Suppose that a fad for oats (resulting from the announcement of the health benefits of oat bran) has made you toy with the idea of becoming a broker in the oat market. Before spending your money, you decide to build a simple model of supply and demand (identical to those in Sections 14.1 and 14.2) of the market for oats:

Q_Dt = β₀ + β₁P_t + β₂YD_t + ε_Dt

Q_St = α₀ + α₁P_t + α₂W_t + ε_St

Q_Dt = Q_St

Where:

QD_t = the quantity of oats demanded in time period t

QS_t = the quantity of oats supplied in time period t

P_t = the price of oats in time period t

W_t = average oat-farmer wages in time period t

YD_t = disposable income in time period t

a. You notice that no left-hand-side variable appears on the right side of either of your stochastic simultaneous equations. Does this mean that OLS estimation will encounter no simultaneity bias? Why or why not?
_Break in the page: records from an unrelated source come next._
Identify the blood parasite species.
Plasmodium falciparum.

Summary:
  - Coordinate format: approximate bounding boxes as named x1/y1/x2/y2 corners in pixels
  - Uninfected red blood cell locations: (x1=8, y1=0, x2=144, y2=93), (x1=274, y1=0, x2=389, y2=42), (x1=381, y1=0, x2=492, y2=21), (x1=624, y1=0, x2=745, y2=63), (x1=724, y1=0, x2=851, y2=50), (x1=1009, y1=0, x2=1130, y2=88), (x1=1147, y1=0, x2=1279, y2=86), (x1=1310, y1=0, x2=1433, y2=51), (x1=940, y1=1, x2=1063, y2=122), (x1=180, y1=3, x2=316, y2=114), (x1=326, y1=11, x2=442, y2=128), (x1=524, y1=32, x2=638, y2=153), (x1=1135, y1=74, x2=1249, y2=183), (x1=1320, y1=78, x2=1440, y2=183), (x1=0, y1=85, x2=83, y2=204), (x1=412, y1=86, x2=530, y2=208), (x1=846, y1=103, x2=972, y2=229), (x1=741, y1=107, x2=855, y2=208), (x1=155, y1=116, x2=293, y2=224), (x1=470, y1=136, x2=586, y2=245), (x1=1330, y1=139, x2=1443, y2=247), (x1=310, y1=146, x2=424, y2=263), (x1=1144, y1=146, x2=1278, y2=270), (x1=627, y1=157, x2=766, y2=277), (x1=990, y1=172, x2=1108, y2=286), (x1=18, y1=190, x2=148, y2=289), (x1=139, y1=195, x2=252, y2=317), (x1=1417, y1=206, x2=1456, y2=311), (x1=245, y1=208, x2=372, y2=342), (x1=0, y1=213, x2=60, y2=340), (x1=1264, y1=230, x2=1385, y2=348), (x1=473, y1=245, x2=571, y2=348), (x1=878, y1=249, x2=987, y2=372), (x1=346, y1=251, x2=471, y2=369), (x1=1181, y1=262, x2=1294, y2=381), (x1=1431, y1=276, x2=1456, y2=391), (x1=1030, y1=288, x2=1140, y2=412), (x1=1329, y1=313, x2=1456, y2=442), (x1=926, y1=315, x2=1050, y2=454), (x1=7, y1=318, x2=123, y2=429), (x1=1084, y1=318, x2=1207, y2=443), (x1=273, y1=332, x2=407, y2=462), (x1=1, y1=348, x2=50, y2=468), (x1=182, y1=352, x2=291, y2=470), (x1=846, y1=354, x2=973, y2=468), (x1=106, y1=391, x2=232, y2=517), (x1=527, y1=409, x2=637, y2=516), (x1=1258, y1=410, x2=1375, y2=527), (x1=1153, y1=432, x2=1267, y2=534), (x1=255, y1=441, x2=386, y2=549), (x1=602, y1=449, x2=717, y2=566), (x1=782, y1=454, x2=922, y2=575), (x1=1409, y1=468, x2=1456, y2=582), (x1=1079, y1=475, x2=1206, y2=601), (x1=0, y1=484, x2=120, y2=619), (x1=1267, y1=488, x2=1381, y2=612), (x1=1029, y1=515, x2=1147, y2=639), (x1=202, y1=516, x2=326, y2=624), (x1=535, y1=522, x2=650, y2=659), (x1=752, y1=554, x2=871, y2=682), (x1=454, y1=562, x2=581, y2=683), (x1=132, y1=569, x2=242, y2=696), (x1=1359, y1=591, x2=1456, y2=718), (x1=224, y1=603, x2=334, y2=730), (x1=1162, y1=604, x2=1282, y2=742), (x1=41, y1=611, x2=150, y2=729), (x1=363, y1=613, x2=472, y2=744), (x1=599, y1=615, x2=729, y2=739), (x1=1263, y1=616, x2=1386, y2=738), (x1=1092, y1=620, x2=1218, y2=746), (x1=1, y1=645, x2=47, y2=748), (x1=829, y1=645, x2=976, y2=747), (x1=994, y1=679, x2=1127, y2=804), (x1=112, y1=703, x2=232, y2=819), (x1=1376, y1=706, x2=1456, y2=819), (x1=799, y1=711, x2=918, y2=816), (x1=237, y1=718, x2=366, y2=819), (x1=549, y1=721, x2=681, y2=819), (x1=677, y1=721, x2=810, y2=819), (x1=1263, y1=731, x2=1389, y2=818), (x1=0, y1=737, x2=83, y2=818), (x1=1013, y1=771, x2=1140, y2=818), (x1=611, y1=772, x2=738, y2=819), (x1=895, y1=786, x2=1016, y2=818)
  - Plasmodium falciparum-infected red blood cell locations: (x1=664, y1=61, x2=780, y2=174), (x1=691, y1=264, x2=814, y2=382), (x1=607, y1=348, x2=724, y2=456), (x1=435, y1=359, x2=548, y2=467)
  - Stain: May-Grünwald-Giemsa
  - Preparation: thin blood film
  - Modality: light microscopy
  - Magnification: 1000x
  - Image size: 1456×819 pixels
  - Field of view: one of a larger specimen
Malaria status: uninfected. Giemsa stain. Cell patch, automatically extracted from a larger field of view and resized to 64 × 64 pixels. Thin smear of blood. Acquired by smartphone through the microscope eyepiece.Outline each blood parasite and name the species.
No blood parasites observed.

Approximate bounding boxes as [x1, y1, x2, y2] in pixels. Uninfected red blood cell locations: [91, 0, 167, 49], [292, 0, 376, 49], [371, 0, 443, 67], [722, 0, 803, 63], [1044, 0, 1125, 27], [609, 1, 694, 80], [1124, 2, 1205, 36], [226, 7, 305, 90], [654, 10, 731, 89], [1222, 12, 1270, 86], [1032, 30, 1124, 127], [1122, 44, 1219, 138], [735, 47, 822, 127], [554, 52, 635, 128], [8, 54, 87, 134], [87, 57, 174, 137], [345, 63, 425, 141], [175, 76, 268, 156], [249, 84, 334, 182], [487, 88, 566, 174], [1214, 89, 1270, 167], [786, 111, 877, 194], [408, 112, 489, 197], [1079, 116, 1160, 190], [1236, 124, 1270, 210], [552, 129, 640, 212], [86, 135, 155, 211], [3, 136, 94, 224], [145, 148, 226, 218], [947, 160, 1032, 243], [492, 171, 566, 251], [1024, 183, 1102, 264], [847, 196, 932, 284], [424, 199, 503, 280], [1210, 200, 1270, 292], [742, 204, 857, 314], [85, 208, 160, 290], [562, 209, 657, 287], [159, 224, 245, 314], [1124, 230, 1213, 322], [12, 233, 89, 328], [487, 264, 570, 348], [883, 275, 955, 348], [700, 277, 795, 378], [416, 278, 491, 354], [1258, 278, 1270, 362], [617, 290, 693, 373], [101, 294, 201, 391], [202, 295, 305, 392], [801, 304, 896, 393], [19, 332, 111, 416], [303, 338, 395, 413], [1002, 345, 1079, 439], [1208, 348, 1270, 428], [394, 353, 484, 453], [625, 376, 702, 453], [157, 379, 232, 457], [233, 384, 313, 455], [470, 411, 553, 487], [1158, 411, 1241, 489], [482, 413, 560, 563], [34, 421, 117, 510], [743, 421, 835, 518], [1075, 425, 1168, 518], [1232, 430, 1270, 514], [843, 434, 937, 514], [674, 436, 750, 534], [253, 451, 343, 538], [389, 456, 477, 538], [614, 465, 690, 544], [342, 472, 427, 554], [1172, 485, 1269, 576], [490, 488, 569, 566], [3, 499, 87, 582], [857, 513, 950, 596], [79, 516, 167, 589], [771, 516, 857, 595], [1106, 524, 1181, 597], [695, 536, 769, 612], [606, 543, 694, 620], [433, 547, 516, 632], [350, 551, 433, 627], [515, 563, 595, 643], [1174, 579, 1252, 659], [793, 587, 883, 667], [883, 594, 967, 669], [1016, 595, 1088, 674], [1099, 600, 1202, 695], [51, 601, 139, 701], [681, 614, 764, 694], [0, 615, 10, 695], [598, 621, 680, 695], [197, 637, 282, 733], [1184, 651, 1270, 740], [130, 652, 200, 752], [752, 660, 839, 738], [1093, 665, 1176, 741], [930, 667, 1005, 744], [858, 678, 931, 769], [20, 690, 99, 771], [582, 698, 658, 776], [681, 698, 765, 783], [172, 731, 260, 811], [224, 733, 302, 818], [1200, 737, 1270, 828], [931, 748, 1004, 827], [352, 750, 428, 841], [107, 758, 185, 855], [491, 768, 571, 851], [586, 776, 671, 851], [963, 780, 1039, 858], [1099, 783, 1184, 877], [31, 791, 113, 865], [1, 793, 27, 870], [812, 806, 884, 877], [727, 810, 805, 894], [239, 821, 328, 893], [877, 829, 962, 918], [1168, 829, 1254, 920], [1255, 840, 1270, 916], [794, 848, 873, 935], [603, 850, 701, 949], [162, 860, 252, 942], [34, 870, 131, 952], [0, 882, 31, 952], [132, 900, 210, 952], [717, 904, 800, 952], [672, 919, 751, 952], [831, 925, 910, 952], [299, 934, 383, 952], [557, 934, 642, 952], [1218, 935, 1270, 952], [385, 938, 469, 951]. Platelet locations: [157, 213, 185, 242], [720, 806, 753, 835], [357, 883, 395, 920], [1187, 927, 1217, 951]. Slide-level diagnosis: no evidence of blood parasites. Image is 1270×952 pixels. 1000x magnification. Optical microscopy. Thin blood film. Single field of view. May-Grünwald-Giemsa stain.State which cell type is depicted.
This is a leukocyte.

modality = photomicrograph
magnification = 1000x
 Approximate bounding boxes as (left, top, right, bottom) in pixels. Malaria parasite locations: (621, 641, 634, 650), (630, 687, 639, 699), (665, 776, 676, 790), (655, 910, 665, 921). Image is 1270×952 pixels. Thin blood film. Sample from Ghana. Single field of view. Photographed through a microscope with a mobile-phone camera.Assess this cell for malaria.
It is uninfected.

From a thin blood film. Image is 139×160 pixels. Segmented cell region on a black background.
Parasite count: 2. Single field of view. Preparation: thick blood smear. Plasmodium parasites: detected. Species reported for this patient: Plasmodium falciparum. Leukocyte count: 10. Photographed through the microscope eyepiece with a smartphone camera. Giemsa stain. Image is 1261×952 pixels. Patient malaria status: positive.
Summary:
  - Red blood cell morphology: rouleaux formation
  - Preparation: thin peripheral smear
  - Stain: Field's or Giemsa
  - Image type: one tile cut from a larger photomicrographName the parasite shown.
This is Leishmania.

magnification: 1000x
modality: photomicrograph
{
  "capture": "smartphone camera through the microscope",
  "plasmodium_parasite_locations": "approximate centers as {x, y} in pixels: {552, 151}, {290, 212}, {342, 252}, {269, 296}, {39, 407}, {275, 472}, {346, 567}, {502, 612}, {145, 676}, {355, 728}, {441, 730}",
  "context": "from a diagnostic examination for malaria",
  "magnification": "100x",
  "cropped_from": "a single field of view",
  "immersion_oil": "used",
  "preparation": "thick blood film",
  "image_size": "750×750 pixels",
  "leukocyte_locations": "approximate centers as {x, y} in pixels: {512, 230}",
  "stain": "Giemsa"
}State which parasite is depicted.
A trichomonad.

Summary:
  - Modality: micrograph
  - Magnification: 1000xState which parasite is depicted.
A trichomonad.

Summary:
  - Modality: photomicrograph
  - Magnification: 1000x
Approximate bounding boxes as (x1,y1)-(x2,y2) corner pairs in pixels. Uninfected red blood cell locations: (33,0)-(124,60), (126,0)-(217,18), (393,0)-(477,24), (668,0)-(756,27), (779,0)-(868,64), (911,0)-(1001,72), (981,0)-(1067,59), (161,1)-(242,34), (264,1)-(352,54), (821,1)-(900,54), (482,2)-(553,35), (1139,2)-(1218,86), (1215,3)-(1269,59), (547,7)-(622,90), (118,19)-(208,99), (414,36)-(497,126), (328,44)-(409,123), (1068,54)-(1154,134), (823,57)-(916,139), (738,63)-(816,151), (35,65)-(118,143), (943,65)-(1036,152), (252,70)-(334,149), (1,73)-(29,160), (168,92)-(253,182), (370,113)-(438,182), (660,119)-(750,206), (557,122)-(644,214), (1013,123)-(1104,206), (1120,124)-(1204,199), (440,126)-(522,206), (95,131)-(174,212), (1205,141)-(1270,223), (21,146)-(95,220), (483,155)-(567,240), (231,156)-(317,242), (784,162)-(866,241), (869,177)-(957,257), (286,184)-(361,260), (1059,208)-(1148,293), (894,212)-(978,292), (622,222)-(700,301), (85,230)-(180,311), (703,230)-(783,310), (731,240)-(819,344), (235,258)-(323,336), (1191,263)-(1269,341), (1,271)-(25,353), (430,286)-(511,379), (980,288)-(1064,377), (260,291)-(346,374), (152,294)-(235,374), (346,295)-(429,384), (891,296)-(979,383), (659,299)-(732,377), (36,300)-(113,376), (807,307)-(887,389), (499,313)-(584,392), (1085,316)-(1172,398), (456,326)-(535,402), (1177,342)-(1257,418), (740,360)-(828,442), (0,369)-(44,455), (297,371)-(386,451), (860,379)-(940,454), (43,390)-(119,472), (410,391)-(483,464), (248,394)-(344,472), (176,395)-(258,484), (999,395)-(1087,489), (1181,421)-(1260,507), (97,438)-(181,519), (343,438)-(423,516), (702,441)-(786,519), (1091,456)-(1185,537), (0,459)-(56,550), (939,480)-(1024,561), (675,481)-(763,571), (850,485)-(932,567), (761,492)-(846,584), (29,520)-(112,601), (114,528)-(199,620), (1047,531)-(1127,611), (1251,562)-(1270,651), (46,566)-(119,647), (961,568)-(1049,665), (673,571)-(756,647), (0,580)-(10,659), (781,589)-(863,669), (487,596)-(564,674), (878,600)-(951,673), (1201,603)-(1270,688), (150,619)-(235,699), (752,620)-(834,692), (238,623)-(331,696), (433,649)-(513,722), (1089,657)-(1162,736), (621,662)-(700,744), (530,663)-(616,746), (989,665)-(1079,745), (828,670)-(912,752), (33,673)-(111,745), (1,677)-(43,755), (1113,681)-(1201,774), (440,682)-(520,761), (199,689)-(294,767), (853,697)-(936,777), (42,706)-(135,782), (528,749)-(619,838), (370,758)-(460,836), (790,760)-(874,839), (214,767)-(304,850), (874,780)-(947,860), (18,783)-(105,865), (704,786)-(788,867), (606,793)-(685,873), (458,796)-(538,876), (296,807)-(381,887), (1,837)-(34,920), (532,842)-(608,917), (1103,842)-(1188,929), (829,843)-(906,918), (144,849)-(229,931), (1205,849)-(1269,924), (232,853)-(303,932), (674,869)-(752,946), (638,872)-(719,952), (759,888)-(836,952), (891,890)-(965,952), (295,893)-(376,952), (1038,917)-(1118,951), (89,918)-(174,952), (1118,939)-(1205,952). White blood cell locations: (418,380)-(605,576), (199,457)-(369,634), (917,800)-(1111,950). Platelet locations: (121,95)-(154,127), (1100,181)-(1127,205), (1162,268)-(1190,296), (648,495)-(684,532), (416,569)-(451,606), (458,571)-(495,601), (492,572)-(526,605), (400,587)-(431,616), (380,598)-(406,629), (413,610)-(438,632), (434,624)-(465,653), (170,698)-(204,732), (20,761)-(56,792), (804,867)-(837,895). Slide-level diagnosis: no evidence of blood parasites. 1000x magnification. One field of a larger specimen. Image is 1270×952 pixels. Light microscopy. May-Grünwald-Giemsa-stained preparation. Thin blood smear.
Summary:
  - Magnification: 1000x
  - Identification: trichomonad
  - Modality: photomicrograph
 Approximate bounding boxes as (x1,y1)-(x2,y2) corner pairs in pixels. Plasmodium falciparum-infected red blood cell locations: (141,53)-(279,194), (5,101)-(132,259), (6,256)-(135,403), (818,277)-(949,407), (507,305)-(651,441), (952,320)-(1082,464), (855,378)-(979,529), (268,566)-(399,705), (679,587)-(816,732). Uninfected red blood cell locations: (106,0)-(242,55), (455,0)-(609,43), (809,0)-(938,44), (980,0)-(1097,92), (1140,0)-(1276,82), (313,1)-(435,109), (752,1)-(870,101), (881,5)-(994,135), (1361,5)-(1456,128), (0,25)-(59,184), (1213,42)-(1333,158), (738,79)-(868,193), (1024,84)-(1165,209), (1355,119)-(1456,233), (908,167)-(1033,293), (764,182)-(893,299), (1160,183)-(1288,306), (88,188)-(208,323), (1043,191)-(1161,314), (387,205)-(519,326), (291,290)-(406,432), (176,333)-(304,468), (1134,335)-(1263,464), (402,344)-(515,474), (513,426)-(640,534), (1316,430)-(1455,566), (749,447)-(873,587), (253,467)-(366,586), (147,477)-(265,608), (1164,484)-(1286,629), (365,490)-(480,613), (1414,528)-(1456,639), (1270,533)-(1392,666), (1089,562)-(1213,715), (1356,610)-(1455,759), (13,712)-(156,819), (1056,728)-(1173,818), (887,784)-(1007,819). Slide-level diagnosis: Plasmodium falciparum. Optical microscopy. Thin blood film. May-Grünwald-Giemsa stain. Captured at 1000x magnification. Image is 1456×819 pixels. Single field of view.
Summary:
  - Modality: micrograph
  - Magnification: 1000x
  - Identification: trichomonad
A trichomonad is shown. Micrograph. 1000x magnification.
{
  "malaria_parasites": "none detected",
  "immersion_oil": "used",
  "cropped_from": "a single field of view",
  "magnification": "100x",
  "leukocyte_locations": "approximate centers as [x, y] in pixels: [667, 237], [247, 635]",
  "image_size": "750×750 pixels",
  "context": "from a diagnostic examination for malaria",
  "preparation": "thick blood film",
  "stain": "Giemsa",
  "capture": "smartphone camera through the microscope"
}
b. You expect that when Pt goes up, Q_Dt will fall. Does this mean that if you encounter simultaneity bias in the demand equation, it will be negative instead of the positive bias we typically associate with OLS estimation of simultaneous equations? Explain your answer.

c. Carefully outline how you would apply 2SLS to this system. How many equations (including reduced forms) would you have to estimate? Specify precisely which variables would be in each equation.

d. Given the following hypothetical data, estimate OLS and 2SLS versions of your oat supply and demand equations.

e. Compare your OLS and 2SLS estimates. How do they compare with your prior expectations? Which equation do you prefer? Why?